In practice, though, how many public schools can be trusted to facilitate such discussions impartially is another matter. In this case, the first red flag is the fact that they call option C “Terminate Pregnancy,” rather than, say, “abort the fetus.” I use “fetus” here purely for the sake of the neutrality a teacher should practice, but the politically correct euphemism is especially interesting contrasted against the rest of the exercise’s language acknowledging it’s talking about a child.
The second is that Santa Fe School District thinks it’s just fine to refer students to Planned Parenthood. Yes, they refer them “only” for STD testing and don’t mention abortion as an option for crisis pregnancies. But endorsing PP for one purpose is at least a tacit endorsement for the rest of their services (like all Planned Parenthoods, the location whose address they give students does abortion referrals).
And even if you ignore abortion, we’re talking about an organization whose deeply twisted sexual values include actively promoting sexual activity among elementary school students, “there’s a little bit of slut in all of us,” and (my personal favorite) that it’s okay not to warn your sex partners that you’re HIV-positive.

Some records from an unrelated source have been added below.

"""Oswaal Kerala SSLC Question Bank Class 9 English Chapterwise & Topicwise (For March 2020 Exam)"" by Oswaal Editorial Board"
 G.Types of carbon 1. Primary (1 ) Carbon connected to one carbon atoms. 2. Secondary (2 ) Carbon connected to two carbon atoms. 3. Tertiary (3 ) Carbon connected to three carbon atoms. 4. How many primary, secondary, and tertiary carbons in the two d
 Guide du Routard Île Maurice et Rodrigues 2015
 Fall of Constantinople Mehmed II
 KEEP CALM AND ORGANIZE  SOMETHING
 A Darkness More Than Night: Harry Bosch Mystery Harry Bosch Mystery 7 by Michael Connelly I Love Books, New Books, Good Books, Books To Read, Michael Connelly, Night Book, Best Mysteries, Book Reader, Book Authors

Any educator who is either ignorant of or comfortable with all that is manifestly unfit to help impressionable students think objectively about contentious moral issues, particularly on an issue related to Planned Parenthood’s broader ideology.
Properly run high-school discussions about issues like abortion, committed to factual accuracy and a faithful presentation of the competing viewpoints, could do wonders to clarify the critical thinking of future generations’ mushy middle. It’s a pity that too often, the people tasked with cultivating young minds are the least trustworthy to do so.